Superar la enorme hipoteca urbana que lastra el presente con decisiones eufóricas del pasado reciente no es ni de lejos tarea fácil. A corto plazo, y aun movilizando todos los recursos técnicos, legales, administrativos y políticos disponibles, parecería que los posibles acuerdos estarían limitados a un escenario insuficiente e insatisfactorio de compromisos y equilibrios: reducir los aprovechamientos concedidos a los propietarios y pulir lo más duro de sus diseños a cambio de transigir o renunciar en parte a alguno de los objetivos urbanos y suprimir o costear con dinero público las obras extra más costosas. En breve: enmendar planos y reducir costes para hacer más llevadero el trance.
Pero para quien aspira a la mejor ciudad eso no debe bastar. La ciudad debe saber entender, y utilizar a favor, que la realidad está de su parte y que como lo inviable no es viable, tratar de hacer lo que en su día se dijo, tal cual y en los plazos previstos (legalmente el no cumplimiento de plazos cambia mucho las cosas), sería perseguir una arriesgadísima quimera que anuncia desastre... y contrariar la oportunidad de hacer las cosas bien.
Superar la enorme hipoteca urbana que lastra el presente con decisiones del pasado no es una tarea fácil
Estas historias, sea cual sea su resultado final, dejan lecciones. La primera y tal vez la principal es mirar y asimilar aquellos casos en que la iniciativa pública ha llevado a cabo sin problemas, con control también público de la gestión y el diseño y con saldo positivo para todos, actuaciones igualmente grandes, algunas modélicas: barrios, poblados y actuaciones de vivienda social a partir de los 50 o 60 por toda España; cambios urbanos coordinados de la Barcelona del 92; consorcios urbanísticos en la Comunidad de Madrid a partir de los 90; recuperación urbana de la Ría de Bilbao y el eminente desarrollo de su isla de Zorrotzaurre... Las grandes actuaciones, bien llevadas, no tienen por qué ser negativas (las enormes, probablemente, sí).
Hay más lecciones: se deben resolver con acierto las hipotecas urbanas indebidas y evitar en lo posible las nuevas, hace falta más realismo y análisis crítico en lugar de ensoñaciones de futuros que todo lo harían fácil, medir los tiempos, no más actuaciones enormes de iniciativa privada con completa cesión de su diseño urbano, más apoyarse en las propias fuerzas y menos hacer las cuentas del Gran Capitán con los dineros que aún no son.
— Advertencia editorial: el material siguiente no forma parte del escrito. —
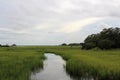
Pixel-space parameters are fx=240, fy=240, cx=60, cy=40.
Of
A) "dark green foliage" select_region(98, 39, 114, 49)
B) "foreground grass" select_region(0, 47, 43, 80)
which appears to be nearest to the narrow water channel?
"foreground grass" select_region(0, 47, 43, 80)

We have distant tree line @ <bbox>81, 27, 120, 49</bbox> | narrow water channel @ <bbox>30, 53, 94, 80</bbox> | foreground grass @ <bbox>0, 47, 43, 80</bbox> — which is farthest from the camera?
distant tree line @ <bbox>81, 27, 120, 49</bbox>

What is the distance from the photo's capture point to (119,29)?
7469 centimetres

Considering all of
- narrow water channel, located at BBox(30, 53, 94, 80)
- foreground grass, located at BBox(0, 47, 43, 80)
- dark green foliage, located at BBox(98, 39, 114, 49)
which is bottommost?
narrow water channel, located at BBox(30, 53, 94, 80)

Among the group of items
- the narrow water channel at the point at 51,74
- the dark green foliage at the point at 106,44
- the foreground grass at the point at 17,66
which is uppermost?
the dark green foliage at the point at 106,44

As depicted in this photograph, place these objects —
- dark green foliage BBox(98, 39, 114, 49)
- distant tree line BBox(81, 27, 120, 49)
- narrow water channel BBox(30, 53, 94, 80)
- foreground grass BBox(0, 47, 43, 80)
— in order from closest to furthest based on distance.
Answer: foreground grass BBox(0, 47, 43, 80)
narrow water channel BBox(30, 53, 94, 80)
dark green foliage BBox(98, 39, 114, 49)
distant tree line BBox(81, 27, 120, 49)

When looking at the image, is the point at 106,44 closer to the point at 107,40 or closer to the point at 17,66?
the point at 107,40

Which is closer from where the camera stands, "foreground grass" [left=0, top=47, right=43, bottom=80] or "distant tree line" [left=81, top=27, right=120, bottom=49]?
"foreground grass" [left=0, top=47, right=43, bottom=80]

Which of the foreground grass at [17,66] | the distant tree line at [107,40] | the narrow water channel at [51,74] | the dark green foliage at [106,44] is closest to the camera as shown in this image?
the foreground grass at [17,66]

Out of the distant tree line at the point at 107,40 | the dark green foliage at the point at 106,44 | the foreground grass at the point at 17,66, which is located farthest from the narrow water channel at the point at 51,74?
the distant tree line at the point at 107,40

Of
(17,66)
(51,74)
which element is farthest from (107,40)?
(17,66)

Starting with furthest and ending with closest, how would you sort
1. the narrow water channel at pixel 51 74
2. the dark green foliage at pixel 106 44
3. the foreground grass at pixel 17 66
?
the dark green foliage at pixel 106 44
the narrow water channel at pixel 51 74
the foreground grass at pixel 17 66

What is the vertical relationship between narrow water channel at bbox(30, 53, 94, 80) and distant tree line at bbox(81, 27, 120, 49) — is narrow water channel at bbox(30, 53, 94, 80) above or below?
below

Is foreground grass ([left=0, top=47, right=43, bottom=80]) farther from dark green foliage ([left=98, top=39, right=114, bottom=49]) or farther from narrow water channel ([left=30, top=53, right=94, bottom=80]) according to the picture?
dark green foliage ([left=98, top=39, right=114, bottom=49])

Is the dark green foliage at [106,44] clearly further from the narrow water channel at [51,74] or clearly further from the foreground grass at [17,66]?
the narrow water channel at [51,74]
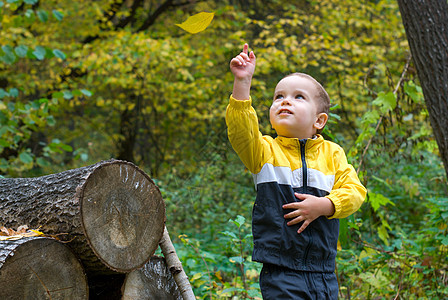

Y sin duda hay otras.
La tarea pendiente más urgente y políticamente difícil es la de revisar a fondo la Ley del Suelo, e incluso cambiarle el nombre, para que su objetivo básico sea facilitar el planeamiento y conseguir unas ciudades y una vida urbana mejores, sin desigualdades forzadas, y social, productiva y medioambientalmente idóneas. El régimen jurídico y económico del suelo importa, pero el de la ciudad importa mucho más. El reto está ahí y son tiempos de cambio.